Innovative Strategies in Health and Wellness Design
Promoting flexibility, choice, and control increases occupants' "sense of agency" in a space. This leads to higher engagement and better productivity.
The real innovation is taking wellness beyond compliance solutions, like random walkstations or scattered fake plants. Designing for well-being is moving beyond what looks good in favor of what works well. When designing to attract fresh talent, it can be tempting to fall into the trap of a millennial-friendly or Gen-Z-centric workplace. While there’s value in appealing to younger generations, taking a truly human-centered approach to the workplace means considering all user groups in design and operations. This might mean emphasizing natural light while simultaneously providing individually adjustable task lights or providing ergonomic tools and training to support employees on the job. Promoting adjustability, choice, and control through design and operations can increase occupants’ sense of agency, increasing interactions with the environment and leading to higher levels of engagement and productivity.
And lest anyone think well-being is just lip service for recruitment purposes, the research shows that supporting employee wellness helps engage and retain existing employees and decreases instances of absenteeism and presenteeism, mitigating risks to physical and mental health while contributing to positive organizational culture. Companies are increasingly using their spaces as extensions of identity and brand, creating environments that look good and make occupants feel good. The workplace is not just an empty space filled with desks; instead, the workplace can speak volumes about an organization, its mission and values, and its commitment to employees.
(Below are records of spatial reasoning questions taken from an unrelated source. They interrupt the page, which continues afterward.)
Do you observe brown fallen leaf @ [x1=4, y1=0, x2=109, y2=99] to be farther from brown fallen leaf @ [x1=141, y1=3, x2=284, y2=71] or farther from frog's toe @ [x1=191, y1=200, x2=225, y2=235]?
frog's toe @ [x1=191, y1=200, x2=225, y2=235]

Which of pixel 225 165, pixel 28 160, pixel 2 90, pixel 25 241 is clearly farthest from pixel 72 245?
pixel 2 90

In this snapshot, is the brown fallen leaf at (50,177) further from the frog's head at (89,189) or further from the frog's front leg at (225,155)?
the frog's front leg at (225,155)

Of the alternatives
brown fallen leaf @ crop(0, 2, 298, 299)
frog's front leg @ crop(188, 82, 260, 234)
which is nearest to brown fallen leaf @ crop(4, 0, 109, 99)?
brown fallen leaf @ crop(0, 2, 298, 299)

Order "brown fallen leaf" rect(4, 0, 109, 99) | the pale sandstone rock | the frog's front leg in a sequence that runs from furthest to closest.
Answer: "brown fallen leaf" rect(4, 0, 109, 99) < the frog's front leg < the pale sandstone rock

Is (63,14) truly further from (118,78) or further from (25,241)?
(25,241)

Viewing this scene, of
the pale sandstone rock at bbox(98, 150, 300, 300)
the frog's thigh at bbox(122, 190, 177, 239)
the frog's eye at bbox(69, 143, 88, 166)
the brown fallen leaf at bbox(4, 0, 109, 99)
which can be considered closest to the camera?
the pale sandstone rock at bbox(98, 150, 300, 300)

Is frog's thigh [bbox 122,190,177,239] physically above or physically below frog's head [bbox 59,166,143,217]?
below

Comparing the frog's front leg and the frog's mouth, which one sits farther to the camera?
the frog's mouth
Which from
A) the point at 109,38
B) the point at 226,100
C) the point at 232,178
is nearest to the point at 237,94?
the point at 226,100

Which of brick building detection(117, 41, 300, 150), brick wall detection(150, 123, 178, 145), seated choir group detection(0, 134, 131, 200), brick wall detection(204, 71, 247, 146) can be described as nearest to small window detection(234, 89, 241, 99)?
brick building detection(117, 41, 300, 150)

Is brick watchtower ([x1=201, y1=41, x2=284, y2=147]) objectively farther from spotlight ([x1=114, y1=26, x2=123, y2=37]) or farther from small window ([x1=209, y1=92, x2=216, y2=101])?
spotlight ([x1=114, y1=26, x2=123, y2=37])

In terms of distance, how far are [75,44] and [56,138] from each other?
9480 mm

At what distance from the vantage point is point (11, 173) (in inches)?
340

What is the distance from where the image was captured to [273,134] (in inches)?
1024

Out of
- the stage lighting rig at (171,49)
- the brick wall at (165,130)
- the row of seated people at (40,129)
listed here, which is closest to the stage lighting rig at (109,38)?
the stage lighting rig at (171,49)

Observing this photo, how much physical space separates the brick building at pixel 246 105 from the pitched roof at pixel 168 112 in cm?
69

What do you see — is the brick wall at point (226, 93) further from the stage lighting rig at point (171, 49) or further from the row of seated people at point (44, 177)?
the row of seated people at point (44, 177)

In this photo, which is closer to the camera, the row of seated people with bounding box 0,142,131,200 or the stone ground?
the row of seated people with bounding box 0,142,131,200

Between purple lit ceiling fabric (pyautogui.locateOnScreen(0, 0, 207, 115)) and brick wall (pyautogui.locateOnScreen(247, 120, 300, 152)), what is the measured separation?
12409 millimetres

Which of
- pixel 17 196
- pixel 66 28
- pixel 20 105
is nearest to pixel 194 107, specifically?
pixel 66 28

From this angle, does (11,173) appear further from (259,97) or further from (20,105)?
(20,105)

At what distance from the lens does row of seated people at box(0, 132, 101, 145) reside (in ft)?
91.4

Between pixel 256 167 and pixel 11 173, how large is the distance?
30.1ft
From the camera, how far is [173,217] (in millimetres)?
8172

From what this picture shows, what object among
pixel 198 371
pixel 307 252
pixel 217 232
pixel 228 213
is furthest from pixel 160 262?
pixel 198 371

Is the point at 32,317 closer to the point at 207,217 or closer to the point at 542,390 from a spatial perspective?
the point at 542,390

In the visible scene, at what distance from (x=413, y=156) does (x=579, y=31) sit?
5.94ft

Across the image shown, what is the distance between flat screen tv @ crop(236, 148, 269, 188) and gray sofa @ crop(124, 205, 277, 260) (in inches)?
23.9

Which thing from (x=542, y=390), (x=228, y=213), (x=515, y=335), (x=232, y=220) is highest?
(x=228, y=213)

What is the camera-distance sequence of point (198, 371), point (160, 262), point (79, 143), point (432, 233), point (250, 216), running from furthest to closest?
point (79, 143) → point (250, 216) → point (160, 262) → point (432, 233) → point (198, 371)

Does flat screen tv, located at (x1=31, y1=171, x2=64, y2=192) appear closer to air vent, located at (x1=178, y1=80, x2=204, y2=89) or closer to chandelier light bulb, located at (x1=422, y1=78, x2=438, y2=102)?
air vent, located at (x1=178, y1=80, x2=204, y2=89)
Every organization seeks to increase engagement and productivity, but the associated solution might look different from one organization to another. Companies like Amazon and Google are known for bright, lively workplaces, filled with plant life and sound-absorbing havens, but these are far from universal solutions. Systems like WELL allow organizations to determine priorities and develop scalable solutions to target occupant well-being in their spaces. Involving stakeholders in key design and operations decisions can also allow organizations to target effective design and operational solutions.